Salah satu politisi dari partai Golkar menyebutkan agar jangan macam-macam dengan Raja Jawa. Pernyataannya ini kemudian jadi viral di media sosial. Pidato ini sendiri disampaikan oleh Bahlil Lahadalia ketika pelantikannya sebagai Ketua Umum Partai Golkar pada 21 Agustus 2024. Terkait hal tersebut, ada satu kisah Raja Jawa yang terkenal tiran, ia adalah Amangkurat I.

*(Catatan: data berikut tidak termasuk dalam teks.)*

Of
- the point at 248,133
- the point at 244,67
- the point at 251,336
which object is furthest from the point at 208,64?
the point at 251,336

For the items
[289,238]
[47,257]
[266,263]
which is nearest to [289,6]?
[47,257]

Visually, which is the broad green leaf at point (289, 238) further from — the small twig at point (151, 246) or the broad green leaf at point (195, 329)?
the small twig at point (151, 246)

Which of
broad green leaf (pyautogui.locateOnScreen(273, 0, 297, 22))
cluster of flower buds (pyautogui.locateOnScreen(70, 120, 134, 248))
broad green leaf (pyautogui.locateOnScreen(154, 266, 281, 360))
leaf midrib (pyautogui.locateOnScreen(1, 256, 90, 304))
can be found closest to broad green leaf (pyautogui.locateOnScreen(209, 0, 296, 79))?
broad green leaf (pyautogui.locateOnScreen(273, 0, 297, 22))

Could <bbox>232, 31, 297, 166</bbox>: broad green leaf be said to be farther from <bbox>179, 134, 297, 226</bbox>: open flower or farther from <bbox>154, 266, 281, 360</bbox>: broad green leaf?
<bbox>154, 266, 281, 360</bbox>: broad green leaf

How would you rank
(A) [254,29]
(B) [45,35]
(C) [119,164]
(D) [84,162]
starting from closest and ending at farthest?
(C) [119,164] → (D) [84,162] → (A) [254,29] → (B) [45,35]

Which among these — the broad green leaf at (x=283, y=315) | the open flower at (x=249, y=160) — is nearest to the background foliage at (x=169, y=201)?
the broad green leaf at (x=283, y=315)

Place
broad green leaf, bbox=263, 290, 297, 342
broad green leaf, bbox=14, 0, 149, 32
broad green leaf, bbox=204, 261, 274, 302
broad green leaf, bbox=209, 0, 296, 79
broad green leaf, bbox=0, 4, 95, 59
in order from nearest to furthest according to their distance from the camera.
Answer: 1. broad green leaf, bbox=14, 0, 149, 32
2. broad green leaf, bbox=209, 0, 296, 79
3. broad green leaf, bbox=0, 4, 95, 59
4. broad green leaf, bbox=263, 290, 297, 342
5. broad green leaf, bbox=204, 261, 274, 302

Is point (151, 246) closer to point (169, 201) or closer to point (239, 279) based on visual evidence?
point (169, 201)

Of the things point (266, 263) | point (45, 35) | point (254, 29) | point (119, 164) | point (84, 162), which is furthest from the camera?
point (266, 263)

Secara istilah, penyebutan Raja Jawa sendiri berkaitan dengan gelar penguasa Jawa dari trah Mataram. Garis keturunan Mataram tersebut mulai dari masa Mataram Kuno hingga pecah menjadi beberapa kerajaan.
Selain memiliki kisah-kisah heroik, sebenarnya terdapat kisah Raja Jawa yang tiran hingga membantai para tokoh agama di zamannya. Nama Raja Jawa tersebut adalah Amangkurat I.

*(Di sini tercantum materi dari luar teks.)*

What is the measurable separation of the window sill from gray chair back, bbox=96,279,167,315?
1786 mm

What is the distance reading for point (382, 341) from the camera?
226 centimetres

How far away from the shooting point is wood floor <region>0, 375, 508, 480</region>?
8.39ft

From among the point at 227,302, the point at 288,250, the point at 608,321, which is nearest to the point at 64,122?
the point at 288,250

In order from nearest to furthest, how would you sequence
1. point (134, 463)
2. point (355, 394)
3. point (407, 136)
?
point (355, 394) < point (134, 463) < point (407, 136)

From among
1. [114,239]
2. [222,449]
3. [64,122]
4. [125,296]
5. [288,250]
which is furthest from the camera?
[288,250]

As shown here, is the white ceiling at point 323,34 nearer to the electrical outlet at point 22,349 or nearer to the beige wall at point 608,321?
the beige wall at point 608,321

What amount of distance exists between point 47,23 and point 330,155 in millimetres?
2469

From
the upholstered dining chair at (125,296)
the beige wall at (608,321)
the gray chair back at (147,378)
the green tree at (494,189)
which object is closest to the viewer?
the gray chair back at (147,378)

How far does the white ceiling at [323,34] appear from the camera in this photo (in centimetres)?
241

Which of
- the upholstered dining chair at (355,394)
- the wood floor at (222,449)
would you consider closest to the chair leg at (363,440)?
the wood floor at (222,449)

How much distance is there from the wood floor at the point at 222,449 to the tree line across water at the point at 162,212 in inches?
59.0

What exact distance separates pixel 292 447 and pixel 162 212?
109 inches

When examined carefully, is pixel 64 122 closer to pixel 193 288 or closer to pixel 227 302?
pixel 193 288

Baca Juga: Tujuan Ekspedisi Pamalayu Singasari ke Kerajaan Melayu
Kisah Amangkurat I Berdasarkan Babad Tanah Jawa
Mengutip dari, “Babad Tanah Jawi” (2024), Amangkurat I atau yang bernama lengkap Sri Susuhunan Amangkurat Agung. Ia merupakan anak dari Sultan Agung Hanyokrokusumo. Ia merupakan Raja Mataram yang memerintah pada tahun 1646-1677.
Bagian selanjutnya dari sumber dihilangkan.